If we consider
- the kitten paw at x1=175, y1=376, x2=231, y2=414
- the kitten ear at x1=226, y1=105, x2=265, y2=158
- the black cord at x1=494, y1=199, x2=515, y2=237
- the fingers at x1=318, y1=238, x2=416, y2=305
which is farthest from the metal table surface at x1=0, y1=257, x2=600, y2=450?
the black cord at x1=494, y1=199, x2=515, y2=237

══════

Problem statement:
Turn all the material above into a numbered list with one line per item, leaving out any blank lines.

Finished answer:
1. If we consider
2. - the kitten paw at x1=175, y1=376, x2=231, y2=414
3. - the kitten ear at x1=226, y1=105, x2=265, y2=158
4. - the black cord at x1=494, y1=199, x2=515, y2=237
5. - the fingers at x1=318, y1=238, x2=416, y2=305
6. which is farthest from the metal table surface at x1=0, y1=257, x2=600, y2=450?
7. the black cord at x1=494, y1=199, x2=515, y2=237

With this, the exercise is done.